- Description of the task
Although the records contain pictures, only their text should be reproduced, exactly as written.
********
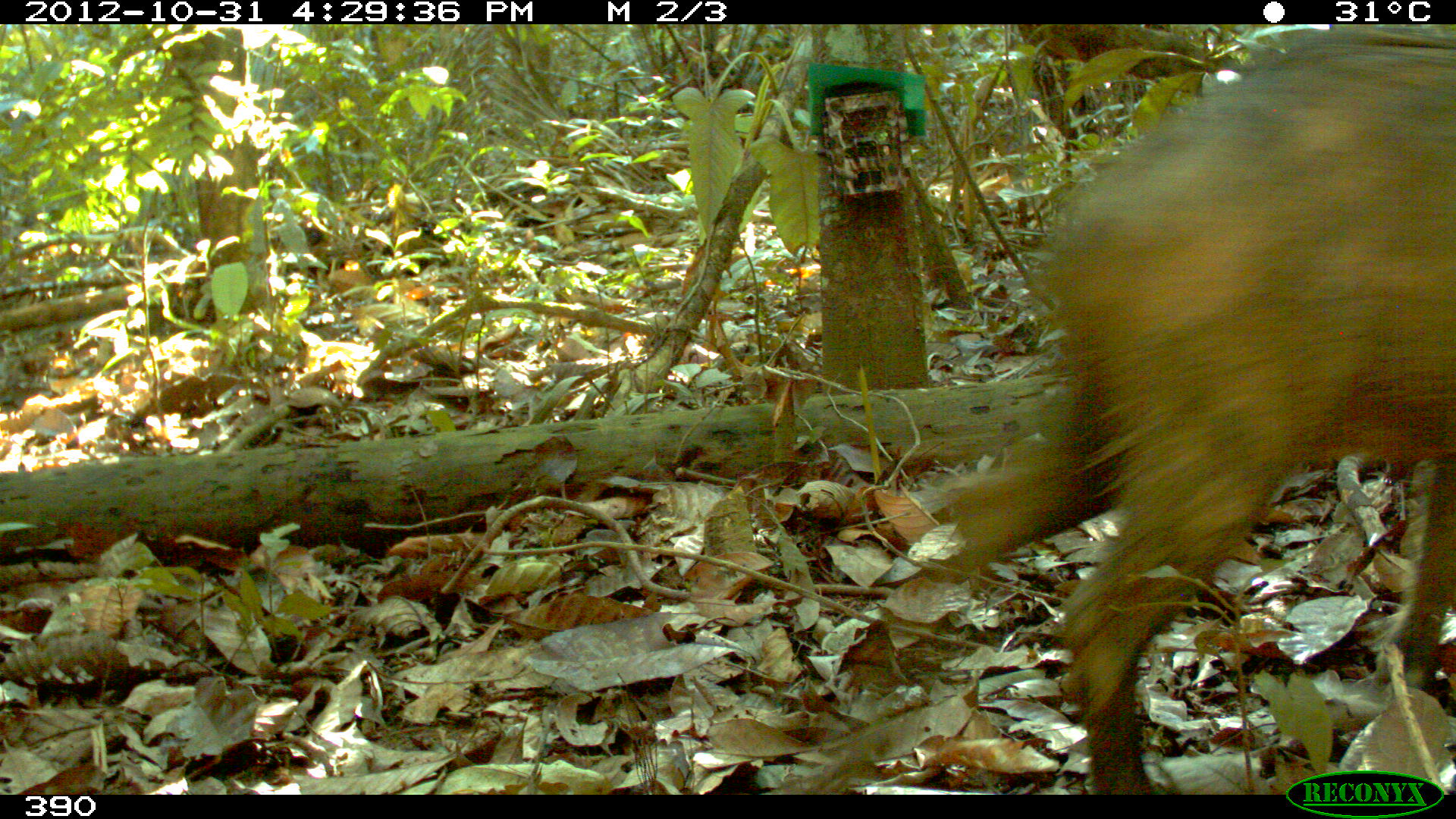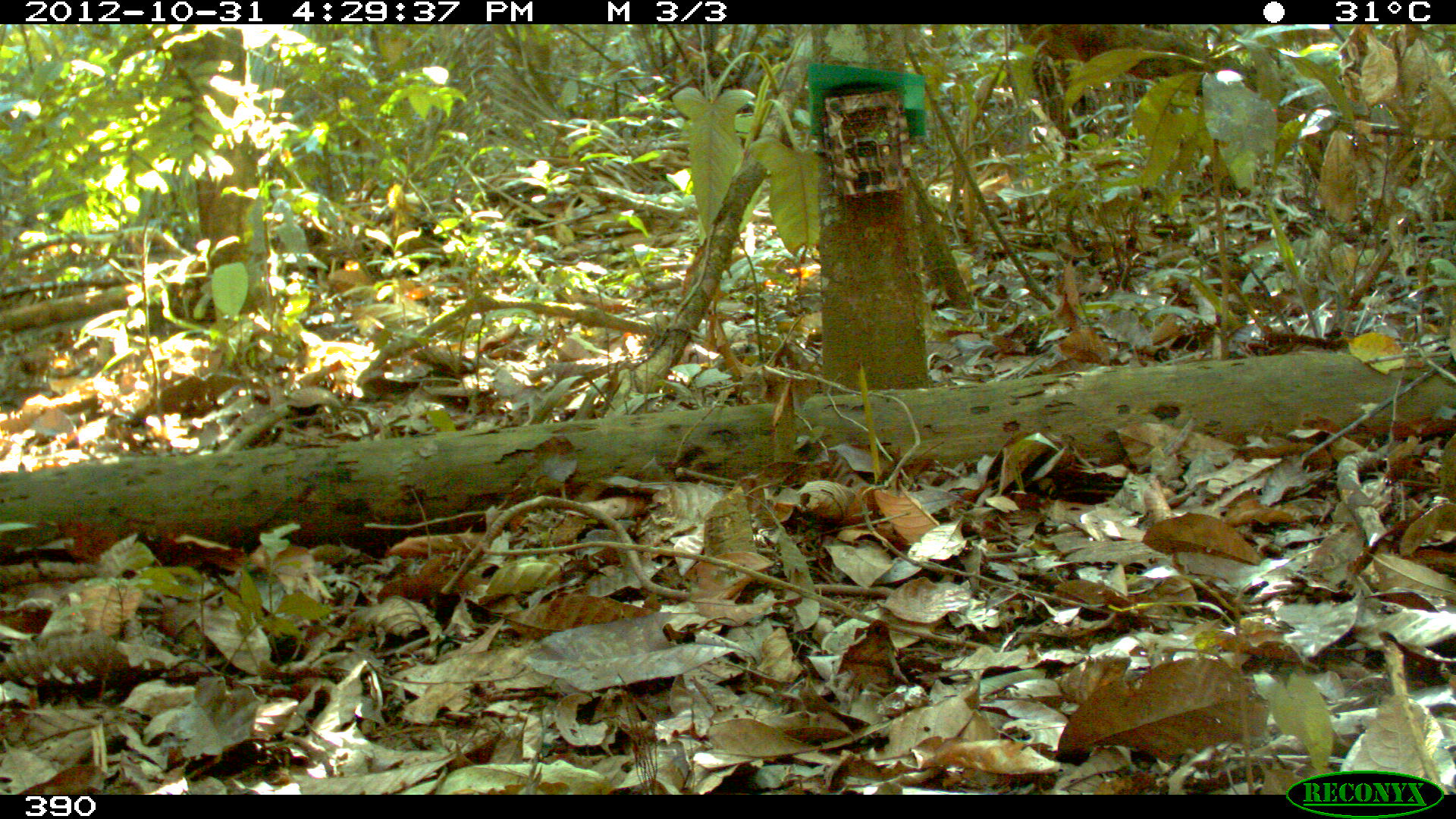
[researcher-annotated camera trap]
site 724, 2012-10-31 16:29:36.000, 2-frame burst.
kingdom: Animalia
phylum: Chordata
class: Mammalia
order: Artiodactyla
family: Tayassuidae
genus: Tayassu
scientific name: Tayassu pecari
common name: white-lipped peccary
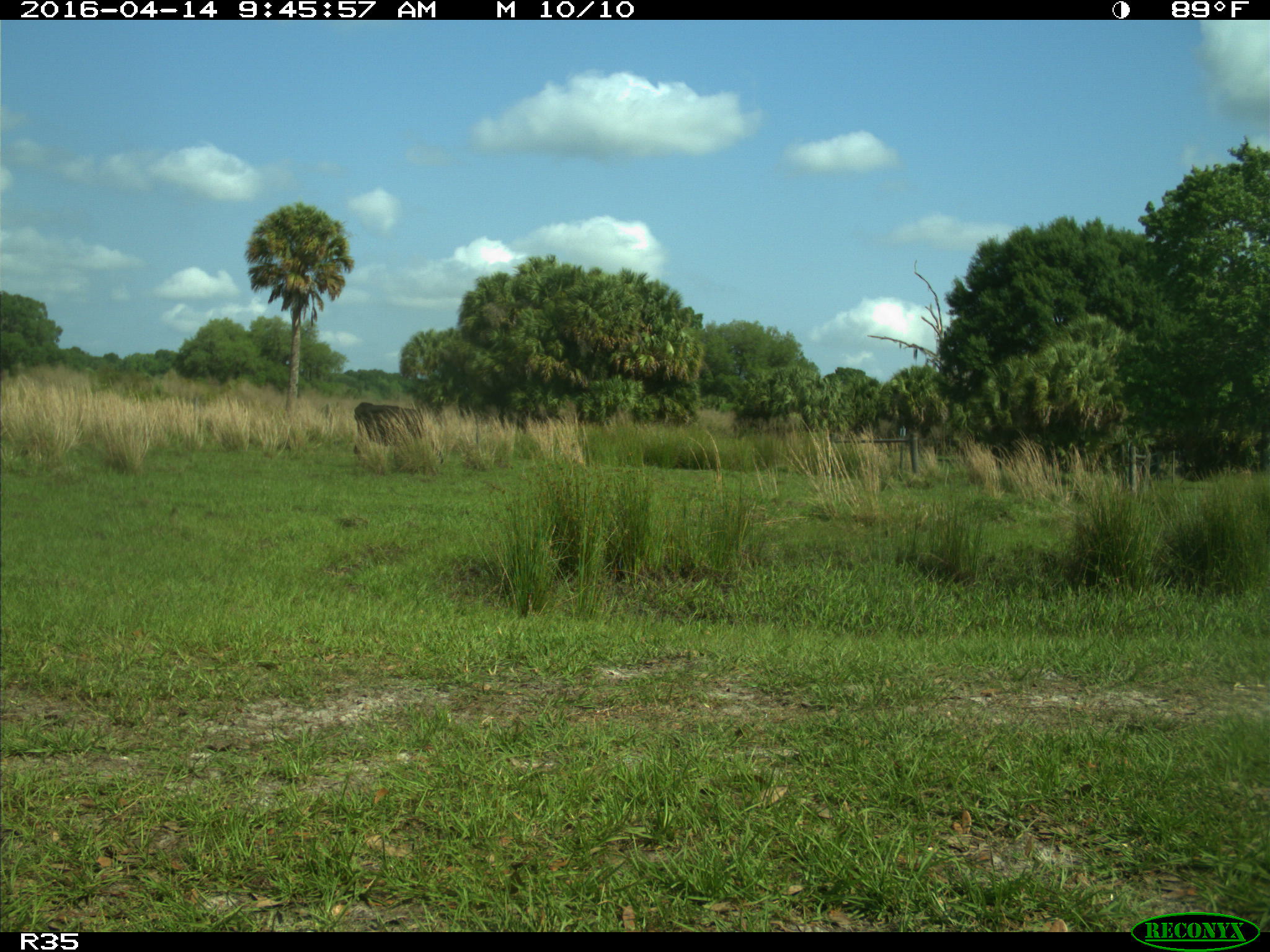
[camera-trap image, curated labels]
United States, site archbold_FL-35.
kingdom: Animalia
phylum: Chordata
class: Mammalia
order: Artiodactyla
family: Bovidae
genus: Bos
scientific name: Bos taurus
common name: domestic cow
********
- The answer
[researcher-annotated camera trap]
site 724, 2012-10-31 16:29:36.000, 2-frame burst.
kingdom: Animalia
phylum: Chordata
class: Mammalia
order: Artiodactyla
family: Tayassuidae
genus: Tayassu
scientific name: Tayassu pecari
common name: white-lipped peccary
[camera-trap image, curated labels]
United States, site archbold_FL-35.
kingdom: Animalia
phylum: Chordata
class: Mammalia
order: Artiodactyla
family: Bovidae
genus: Bos
scientific name: Bos taurus
common name: domestic cow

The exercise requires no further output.